The task →
Repeat exactly, and only, the lines below starting at the line that contains "scientific name: Panthera leo" and ending at the line that contains "genus: Rattus", inclusive of both.

Material provided →
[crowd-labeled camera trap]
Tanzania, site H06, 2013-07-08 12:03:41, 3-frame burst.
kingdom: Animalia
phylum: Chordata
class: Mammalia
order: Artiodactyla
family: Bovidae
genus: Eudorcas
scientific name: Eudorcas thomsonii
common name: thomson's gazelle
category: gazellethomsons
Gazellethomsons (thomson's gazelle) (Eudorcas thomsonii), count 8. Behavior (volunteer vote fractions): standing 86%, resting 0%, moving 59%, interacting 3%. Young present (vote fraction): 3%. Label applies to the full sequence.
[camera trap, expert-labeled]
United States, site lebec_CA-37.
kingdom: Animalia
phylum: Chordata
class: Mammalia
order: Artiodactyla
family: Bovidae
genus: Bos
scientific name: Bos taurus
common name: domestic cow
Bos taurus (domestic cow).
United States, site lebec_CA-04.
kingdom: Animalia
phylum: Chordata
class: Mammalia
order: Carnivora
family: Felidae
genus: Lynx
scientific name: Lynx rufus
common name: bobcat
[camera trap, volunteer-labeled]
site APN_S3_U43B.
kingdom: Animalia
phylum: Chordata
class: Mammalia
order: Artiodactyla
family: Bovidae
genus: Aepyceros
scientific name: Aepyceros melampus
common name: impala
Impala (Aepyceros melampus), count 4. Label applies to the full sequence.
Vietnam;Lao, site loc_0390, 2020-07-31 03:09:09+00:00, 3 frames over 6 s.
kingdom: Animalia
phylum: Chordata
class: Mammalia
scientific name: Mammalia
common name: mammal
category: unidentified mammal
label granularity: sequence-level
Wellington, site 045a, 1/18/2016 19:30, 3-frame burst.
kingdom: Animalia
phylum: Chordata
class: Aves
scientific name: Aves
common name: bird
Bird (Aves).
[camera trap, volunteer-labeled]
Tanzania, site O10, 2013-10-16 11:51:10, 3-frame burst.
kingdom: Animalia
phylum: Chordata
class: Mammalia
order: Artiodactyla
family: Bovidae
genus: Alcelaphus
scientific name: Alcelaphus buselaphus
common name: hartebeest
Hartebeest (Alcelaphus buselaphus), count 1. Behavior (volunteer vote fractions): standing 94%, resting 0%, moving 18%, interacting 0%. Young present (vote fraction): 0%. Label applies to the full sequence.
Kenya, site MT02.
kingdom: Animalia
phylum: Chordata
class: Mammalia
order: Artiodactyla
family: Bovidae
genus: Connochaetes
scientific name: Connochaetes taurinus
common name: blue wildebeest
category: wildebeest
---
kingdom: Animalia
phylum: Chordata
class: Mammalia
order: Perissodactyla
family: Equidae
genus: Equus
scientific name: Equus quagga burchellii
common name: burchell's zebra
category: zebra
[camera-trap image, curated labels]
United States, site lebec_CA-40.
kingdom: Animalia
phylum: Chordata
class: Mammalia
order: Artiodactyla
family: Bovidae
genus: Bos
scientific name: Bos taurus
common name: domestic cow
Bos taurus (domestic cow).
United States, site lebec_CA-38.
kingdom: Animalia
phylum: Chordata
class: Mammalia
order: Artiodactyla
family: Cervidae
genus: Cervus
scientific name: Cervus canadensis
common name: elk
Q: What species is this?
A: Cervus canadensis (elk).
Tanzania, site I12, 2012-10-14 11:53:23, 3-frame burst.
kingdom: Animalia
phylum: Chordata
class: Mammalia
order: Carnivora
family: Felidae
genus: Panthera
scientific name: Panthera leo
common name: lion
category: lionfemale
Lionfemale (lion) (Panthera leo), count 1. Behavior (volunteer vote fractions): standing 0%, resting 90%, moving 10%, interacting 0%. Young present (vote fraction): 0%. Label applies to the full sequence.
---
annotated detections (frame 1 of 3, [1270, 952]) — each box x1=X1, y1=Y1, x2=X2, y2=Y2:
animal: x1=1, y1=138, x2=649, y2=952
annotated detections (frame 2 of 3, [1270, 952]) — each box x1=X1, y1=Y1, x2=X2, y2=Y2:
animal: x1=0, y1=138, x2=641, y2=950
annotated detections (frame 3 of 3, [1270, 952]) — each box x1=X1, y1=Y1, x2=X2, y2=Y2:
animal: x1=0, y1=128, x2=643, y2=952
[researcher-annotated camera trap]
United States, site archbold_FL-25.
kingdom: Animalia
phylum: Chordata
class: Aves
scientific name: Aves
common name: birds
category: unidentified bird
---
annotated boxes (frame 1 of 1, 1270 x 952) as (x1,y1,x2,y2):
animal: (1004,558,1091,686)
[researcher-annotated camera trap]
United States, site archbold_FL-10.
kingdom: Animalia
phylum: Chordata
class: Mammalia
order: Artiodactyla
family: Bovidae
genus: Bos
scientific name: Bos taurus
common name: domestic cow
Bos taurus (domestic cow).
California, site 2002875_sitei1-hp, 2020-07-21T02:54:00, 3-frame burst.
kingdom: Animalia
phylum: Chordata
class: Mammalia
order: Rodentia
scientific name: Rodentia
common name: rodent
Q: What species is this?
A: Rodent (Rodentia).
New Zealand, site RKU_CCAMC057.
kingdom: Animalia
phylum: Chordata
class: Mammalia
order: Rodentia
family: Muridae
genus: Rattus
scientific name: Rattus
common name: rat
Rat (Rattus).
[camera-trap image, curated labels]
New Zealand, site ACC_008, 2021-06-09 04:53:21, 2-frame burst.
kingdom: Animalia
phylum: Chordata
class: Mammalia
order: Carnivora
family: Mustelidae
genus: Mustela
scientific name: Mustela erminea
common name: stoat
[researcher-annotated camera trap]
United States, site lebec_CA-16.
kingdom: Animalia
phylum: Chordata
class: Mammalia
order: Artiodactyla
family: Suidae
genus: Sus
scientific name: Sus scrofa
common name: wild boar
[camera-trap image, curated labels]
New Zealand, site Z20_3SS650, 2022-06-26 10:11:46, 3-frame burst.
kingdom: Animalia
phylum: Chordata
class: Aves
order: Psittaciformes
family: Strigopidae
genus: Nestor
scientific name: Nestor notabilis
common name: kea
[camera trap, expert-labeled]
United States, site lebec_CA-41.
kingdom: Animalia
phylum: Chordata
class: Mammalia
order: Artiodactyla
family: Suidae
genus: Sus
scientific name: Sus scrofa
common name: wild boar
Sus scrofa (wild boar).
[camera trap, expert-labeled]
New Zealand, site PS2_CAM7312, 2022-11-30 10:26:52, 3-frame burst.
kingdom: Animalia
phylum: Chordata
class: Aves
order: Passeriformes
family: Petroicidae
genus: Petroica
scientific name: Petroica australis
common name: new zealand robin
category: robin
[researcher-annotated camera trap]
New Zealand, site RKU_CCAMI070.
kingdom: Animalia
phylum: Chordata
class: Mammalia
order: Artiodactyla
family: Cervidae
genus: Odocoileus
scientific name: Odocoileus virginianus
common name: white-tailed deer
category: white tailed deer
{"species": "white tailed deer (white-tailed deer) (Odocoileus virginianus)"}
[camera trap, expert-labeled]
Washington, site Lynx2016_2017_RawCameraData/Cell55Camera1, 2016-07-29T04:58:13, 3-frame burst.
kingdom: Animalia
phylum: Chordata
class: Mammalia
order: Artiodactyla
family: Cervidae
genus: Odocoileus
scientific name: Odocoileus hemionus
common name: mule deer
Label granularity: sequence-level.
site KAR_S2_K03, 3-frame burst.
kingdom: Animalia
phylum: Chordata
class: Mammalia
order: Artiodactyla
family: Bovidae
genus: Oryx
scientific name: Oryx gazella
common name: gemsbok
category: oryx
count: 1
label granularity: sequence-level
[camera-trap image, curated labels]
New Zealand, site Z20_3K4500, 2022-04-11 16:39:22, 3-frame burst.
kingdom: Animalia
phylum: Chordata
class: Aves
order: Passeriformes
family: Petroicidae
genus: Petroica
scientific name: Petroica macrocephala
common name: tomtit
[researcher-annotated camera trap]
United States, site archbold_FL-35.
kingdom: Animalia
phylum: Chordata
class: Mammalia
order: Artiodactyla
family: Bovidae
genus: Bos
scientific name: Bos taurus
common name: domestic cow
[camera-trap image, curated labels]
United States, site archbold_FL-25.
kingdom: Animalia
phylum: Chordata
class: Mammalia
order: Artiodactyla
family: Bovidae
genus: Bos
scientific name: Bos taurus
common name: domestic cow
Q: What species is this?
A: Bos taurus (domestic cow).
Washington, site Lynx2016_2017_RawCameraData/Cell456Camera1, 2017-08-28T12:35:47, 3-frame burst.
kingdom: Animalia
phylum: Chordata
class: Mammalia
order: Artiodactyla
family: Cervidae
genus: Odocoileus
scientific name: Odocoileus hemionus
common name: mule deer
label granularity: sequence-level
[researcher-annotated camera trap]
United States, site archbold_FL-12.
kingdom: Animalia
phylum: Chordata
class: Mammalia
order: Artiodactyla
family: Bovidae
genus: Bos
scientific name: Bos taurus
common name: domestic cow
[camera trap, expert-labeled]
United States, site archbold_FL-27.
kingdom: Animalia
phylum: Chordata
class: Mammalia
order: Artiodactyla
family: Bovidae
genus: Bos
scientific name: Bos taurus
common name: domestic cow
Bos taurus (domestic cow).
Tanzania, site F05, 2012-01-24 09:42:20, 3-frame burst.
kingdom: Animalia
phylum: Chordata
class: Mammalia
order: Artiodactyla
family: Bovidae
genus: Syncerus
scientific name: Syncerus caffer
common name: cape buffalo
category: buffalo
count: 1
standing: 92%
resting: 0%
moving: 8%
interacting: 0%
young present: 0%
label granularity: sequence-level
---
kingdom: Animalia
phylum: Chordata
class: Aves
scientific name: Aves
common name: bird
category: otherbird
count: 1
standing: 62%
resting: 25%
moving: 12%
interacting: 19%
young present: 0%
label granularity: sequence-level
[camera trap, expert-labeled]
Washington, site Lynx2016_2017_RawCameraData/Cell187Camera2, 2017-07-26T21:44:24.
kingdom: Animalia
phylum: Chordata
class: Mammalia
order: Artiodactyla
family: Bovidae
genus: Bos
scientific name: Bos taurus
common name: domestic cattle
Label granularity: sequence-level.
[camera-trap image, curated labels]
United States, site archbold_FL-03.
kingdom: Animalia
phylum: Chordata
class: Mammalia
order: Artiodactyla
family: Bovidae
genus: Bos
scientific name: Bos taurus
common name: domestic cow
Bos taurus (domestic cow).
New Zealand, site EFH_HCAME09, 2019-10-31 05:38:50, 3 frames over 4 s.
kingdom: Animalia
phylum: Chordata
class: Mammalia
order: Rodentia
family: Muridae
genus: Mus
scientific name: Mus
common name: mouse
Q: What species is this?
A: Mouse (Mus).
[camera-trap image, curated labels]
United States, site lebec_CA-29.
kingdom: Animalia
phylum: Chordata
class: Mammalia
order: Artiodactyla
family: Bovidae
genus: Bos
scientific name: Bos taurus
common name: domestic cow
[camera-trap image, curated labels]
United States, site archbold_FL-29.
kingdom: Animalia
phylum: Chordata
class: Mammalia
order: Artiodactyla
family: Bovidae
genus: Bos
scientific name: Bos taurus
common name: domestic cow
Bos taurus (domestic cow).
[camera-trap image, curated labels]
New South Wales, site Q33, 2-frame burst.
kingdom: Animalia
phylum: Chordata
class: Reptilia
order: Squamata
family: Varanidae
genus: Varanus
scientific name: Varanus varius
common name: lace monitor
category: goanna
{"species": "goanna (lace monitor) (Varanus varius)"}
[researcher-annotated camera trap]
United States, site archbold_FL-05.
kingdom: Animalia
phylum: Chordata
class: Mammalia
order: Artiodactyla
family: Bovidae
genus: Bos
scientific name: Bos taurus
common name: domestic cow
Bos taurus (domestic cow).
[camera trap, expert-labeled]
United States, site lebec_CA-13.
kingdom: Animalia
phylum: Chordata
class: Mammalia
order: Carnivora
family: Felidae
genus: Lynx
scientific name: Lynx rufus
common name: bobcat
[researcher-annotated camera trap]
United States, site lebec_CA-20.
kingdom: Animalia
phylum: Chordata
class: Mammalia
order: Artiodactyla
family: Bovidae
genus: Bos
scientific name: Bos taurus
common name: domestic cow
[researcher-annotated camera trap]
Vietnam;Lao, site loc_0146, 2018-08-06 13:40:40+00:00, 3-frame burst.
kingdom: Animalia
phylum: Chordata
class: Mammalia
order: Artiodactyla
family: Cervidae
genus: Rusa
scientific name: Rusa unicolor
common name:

Solution to this problem →
scientific name: Panthera leo
common name: lion
category: lionfemale
Lionfemale (lion) (Panthera leo), count 1. Behavior (volunteer vote fractions): standing 0%, resting 90%, moving 10%, interacting 0%. Young present (vote fraction): 0%. Label applies to the full sequence.
---
annotated detections (frame 1 of 3, [1270, 952]) — each box x1=X1, y1=Y1, x2=X2, y2=Y2:
animal: x1=1, y1=138, x2=649, y2=952
annotated detections (frame 2 of 3, [1270, 952]) — each box x1=X1, y1=Y1, x2=X2, y2=Y2:
animal: x1=0, y1=138, x2=641, y2=950
annotated detections (frame 3 of 3, [1270, 952]) — each box x1=X1, y1=Y1, x2=X2, y2=Y2:
animal: x1=0, y1=128, x2=643, y2=952
[researcher-annotated camera trap]
United States, site archbold_FL-25.
kingdom: Animalia
phylum: Chordata
class: Aves
scientific name: Aves
common name: birds
category: unidentified bird
---
annotated boxes (frame 1 of 1, 1270 x 952) as (x1,y1,x2,y2):
animal: (1004,558,1091,686)
[researcher-annotated camera trap]
United States, site archbold_FL-10.
kingdom: Animalia
phylum: Chordata
class: Mammalia
order: Artiodactyla
family: Bovidae
genus: Bos
scientific name: Bos taurus
common name: domestic cow
Bos taurus (domestic cow).
California, site 2002875_sitei1-hp, 2020-07-21T02:54:00, 3-frame burst.
kingdom: Animalia
phylum: Chordata
class: Mammalia
order: Rodentia
scientific name: Rodentia
common name: rodent
Q: What species is this?
A: Rodent (Rodentia).
New Zealand, site RKU_CCAMC057.
kingdom: Animalia
phylum: Chordata
class: Mammalia
order: Rodentia
family: Muridae
genus: Rattus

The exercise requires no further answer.